Lesson no 3. Your time and talent = free ad dollars.
If you’re donating a service for free (or discounted), make sure there’s an agreement in regards to how you’ll be promoted. I’ve done free design projects and photo shoots, and it’s almost always been worth it.
My prices went up to $95 and eventually $195 for a basic package, and I designed at least 5-8 blogs each week. While I loved the freedom that came with my job, I knew that my inability to design websites or WordPress blogs would mean business would eventually start to slow down in the years to come, and I was right.
So I thought I’d supplement my income. Enter digital scrapbook kit design.
They’re a thing.
I randomly found the world of digital scrapbooking when a few mom bloggers started ordering themed, seasonal blog designs using digital scrapbook kits.

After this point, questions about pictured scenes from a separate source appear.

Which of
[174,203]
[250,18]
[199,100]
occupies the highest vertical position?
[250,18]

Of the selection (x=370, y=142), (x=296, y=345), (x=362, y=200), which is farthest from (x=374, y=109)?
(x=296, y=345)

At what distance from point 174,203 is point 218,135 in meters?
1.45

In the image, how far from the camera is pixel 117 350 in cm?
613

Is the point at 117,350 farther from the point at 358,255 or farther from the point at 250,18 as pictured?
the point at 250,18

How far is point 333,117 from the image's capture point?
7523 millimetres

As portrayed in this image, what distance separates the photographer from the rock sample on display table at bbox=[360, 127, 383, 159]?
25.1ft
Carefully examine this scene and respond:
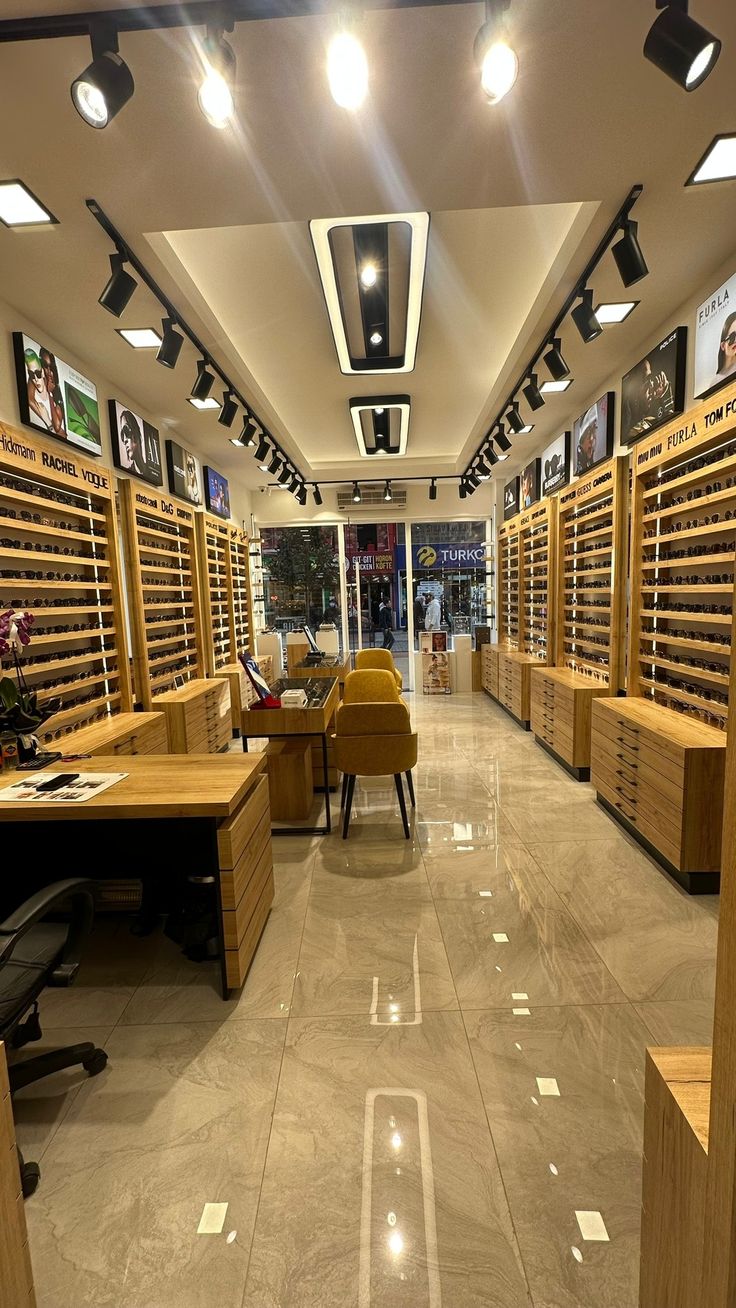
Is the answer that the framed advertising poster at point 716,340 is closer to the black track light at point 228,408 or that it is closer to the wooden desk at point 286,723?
the wooden desk at point 286,723

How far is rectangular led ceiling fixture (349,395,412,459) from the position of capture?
241 inches

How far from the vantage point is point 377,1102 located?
190cm

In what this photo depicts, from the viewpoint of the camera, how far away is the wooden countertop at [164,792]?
2.26 m

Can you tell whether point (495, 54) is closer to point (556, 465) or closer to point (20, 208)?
point (20, 208)

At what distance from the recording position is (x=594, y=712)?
4.52 meters

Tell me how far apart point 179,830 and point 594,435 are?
15.9 ft

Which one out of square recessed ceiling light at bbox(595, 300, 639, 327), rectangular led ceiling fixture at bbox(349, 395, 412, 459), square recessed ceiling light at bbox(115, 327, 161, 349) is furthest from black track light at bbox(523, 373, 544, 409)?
square recessed ceiling light at bbox(115, 327, 161, 349)

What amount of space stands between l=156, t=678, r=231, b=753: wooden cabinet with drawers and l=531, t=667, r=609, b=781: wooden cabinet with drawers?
3.52 metres

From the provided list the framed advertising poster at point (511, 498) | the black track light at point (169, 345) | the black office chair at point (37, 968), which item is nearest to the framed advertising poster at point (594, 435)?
the framed advertising poster at point (511, 498)

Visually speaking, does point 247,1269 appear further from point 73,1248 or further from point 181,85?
point 181,85

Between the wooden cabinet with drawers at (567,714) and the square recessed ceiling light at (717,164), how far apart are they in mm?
3287

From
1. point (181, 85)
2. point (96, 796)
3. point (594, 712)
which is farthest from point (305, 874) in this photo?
point (181, 85)

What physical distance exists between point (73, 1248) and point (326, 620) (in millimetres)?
9288

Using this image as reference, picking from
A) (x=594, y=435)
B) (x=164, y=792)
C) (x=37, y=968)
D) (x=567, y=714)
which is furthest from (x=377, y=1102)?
(x=594, y=435)
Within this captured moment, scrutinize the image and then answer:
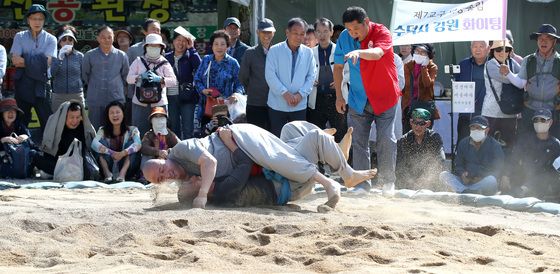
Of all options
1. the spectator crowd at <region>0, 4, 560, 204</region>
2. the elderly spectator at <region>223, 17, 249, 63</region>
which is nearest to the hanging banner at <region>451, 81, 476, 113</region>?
the spectator crowd at <region>0, 4, 560, 204</region>

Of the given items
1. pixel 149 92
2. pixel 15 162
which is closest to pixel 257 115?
pixel 149 92

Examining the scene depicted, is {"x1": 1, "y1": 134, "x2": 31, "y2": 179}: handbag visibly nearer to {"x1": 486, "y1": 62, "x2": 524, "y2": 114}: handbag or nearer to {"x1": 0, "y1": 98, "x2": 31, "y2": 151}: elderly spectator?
{"x1": 0, "y1": 98, "x2": 31, "y2": 151}: elderly spectator

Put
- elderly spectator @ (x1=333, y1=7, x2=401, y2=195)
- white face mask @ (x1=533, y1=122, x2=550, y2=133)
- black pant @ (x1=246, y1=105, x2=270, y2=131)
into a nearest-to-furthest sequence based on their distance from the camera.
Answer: elderly spectator @ (x1=333, y1=7, x2=401, y2=195) < white face mask @ (x1=533, y1=122, x2=550, y2=133) < black pant @ (x1=246, y1=105, x2=270, y2=131)

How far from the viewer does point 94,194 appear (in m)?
9.52

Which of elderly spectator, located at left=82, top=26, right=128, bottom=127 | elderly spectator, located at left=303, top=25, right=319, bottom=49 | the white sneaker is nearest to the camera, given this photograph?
the white sneaker

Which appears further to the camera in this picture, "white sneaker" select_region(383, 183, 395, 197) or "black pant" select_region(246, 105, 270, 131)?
"black pant" select_region(246, 105, 270, 131)

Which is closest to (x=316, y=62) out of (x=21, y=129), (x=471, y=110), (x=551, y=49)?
(x=471, y=110)

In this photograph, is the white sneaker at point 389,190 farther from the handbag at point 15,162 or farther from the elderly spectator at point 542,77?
the handbag at point 15,162

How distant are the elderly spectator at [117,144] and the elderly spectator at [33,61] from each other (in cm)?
97

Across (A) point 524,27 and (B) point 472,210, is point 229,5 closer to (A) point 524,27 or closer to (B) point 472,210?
(A) point 524,27

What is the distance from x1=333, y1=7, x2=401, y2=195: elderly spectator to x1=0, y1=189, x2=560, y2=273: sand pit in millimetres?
1223

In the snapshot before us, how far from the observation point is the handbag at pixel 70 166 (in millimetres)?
10742

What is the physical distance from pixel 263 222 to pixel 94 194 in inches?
111

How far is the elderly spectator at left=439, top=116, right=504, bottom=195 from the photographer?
32.2 ft
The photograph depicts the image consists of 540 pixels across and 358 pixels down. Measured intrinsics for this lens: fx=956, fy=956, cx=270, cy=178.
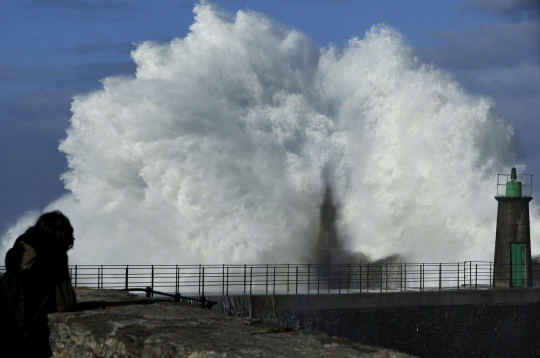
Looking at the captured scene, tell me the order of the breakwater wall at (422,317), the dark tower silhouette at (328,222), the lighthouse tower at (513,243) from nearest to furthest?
the breakwater wall at (422,317) < the lighthouse tower at (513,243) < the dark tower silhouette at (328,222)

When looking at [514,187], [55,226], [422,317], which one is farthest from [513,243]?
[55,226]

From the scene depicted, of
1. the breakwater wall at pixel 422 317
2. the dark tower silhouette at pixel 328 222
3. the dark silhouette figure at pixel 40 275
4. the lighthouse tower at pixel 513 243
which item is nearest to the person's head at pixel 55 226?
the dark silhouette figure at pixel 40 275

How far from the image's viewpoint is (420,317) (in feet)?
62.6

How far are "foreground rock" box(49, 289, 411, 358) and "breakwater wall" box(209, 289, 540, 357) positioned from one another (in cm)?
1126

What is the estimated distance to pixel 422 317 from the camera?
19.1m

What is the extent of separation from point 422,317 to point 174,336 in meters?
15.2

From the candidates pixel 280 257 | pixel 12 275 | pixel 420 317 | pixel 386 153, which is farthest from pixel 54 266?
pixel 386 153

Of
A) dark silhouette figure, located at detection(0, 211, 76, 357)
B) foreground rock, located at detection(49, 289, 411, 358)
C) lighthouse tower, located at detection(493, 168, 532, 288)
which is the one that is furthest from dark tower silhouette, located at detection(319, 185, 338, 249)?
dark silhouette figure, located at detection(0, 211, 76, 357)

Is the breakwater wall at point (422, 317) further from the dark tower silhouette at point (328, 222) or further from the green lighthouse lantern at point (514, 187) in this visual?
the dark tower silhouette at point (328, 222)

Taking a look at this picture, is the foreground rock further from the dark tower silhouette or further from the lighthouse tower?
the dark tower silhouette

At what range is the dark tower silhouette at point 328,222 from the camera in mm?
34156

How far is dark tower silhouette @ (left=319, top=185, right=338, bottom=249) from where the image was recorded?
34156 mm

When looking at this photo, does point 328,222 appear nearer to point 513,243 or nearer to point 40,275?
point 513,243

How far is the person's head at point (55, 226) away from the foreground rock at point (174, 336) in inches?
17.2
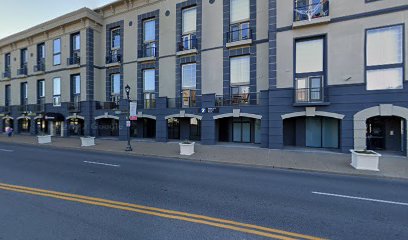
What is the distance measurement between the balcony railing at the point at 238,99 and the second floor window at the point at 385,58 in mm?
7192

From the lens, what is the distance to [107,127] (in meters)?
24.6

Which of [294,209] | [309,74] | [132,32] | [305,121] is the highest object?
[132,32]

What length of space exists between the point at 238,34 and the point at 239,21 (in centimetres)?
107

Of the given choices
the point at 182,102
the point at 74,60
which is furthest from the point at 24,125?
the point at 182,102

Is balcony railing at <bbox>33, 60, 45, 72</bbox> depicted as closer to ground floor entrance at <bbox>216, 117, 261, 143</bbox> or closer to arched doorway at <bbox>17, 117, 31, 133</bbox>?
arched doorway at <bbox>17, 117, 31, 133</bbox>

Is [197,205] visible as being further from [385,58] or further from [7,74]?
[7,74]

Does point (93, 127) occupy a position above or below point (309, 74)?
below

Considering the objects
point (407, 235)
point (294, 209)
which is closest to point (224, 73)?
point (294, 209)

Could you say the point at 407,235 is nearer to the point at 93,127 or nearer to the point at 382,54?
the point at 382,54

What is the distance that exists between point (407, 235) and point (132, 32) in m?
24.6

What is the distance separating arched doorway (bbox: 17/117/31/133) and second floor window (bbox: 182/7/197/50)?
2478 cm

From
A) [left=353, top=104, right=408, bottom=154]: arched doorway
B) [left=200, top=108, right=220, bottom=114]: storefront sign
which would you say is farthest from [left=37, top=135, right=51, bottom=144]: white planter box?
[left=353, top=104, right=408, bottom=154]: arched doorway

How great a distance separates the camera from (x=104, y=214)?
4.40 metres

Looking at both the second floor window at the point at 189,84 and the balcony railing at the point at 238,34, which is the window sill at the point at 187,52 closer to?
the second floor window at the point at 189,84
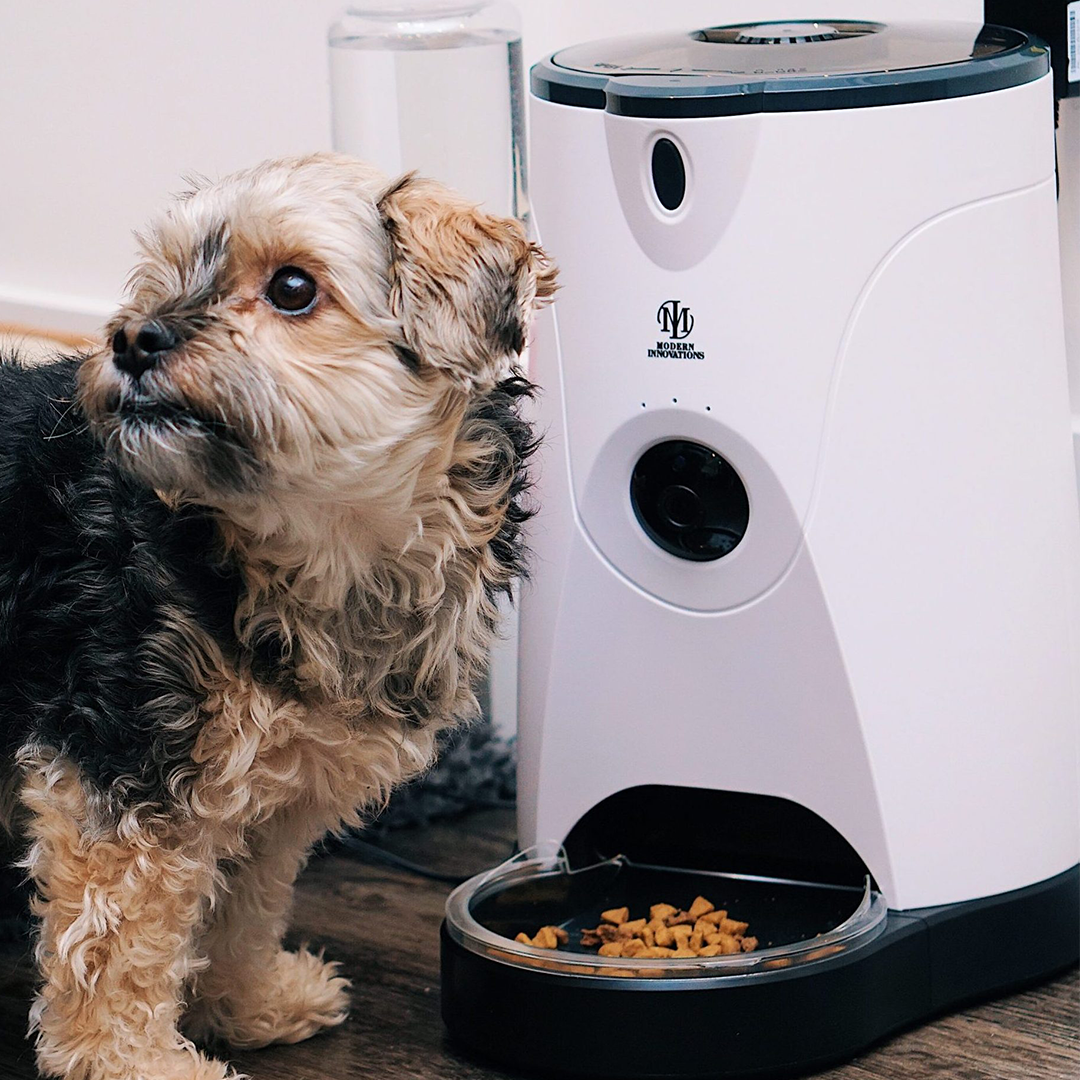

After contacting a designer to ask for commercial use for one of her kits, I asked if she’d tell me a bit about how her business worked, and I found out she was making about 2k monthly.
I had zero interest in these but the money sounded pretty good, so I designed something and submitted to a few shops and was picked up by one of the biggest digi-scrap stores out there.
My lack of interest was an issue and my time as a digital scrapbook kit designer ended as quickly as it started.
Lesson no 4. Consider not starting a career in something you have zero interest in.
And here’s the proof. If this doesn’t shock you nothing ever will. Those strips in the back are samples of “paper” and the little accessories are elements used to decorate your scrapbook “pages.” I went so far as to scan in both real and fake flowers, would cut them out in photoshop, create a PNG file, and sell those as “elements.”
I actually had a line of handmade Christmas cards I sold in a few shops in LA, and submitted them to Saks (as in 5th Ave) post-college. I know! Talk about setting the bar a little too high. I walked into the store in Beverly Hills, asked if someone might be able to put me in touch with someone, was given the name at corporate, mailed them in, and actually heard back. Shockingly, they wanted to place an order but but the store wanted more cards than I was comfortable making on my own ( It was something like 500-1k and they were very intricate) so I backed out.
Then there was the time I went to FIDM to look into getting an AA in fashion.
I was so lost.
So I move to Chicago and am a full-time blog designer. Alaina and I eventually meet, launch The Everygirl, and both worked full-time the first year on top of running the site to pay for things like rent and food.
We finally paid ourselves something after a year, but that first check was the cost of my rent, so I continued designing part-time and eventually, very part-time. At this point, I take projects on for fun, when I have time, and everyone finds me through my blog.
I started booking photo shoots the past few years, and while I never advertised traditionally, but do promote my work on my blog and instagram, so I’ve had readers hire me, and eventually recommend me to friends. As a result, there are a handful of families I usually shoot annually. It’s not something I’m looking to push, but if I were starting out, I’d be sure to promote regularly on social, blog my shoots, and offer shooting for someone with a decent social following.